Jean-Adrien Guignet was a Orientalist that developed his art during the Romantic Era. His works focused on Oriental culture, specifically Egyptian architecture and landscapes. I analyzed his work, Afterglow on the Banks of the Nile and this inspired my contemporary pieces. This piece was made up of a large sunset that took up the majority of the space, and featured some shadowed ruins and plants in the middle ground.
I took this same layout, with the sky taking up the majority of the painting, and made my own landscape. I used an iconic symbol, the pyramids, as my focal point, and accented them with very small people and a palm tree. I chose to create two pieces so that I had contrast to the bold sunset.
I began with this sunset piece, mimicking the "afterglow" from Jean Adrien's painting. I found different shades of construction paper to evenly layer and then used the rule of thirds to place my pyramid. I cut out a man on a camel and gave him a buddy. This gives a size reference for the pyramid. The colors in the piece give it an ethereal and peaceful feel similarly to the other artworks made during the time of the Orientalists.
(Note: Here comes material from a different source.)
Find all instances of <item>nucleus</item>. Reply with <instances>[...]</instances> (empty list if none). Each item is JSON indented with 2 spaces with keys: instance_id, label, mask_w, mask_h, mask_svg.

I proceeded to make this second piece, having it set around high noon to contrast the first piece's darker atmosphere. I enjoyed the geometric aspect of the color strips in my first piece and wanted to use this again. I cut out large strips of yellow paper to act as rays of sunlight spanning across the sky. This piece appears more positive and joyful than the first piece due to its bright colors.
Both pieces have a different eye path and focal point. The focal point of the first piece is the dark pyramid because it contrast with the bright colors in the sunset. My eye then travels to the two small men and then up the colors in the sky. The focal point of the second piece is the sun because of how bright it is. My eyes follow the rays down the pyramid and then to the palm tree.
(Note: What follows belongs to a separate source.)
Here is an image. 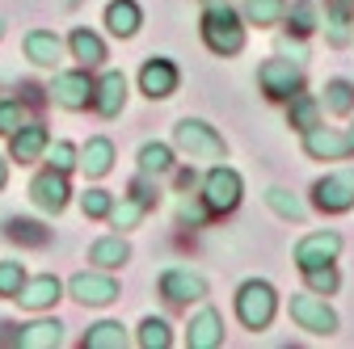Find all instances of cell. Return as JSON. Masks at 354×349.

Both pieces are made to mimic the Oriental style that was painted during the early 19th century. The pieces that were painted in this era depicted the beauty of those countries in the Orient. European's were intrigued by these new lands and wanted to see more. For them, the east represented their desires and the luxuries that they could not have. I made my pieces to have the same fake, dream like quality that the orientalist put into their paintings. Construction paper was a much harder medium to use than I thought it would be. It made my pieces geometrical and almost cartoon like, which I actually enjoyed greatly. This contrasts all the blending done in Jean Adrien's pieces, as well as the many other paintings created during the Orientalist movement.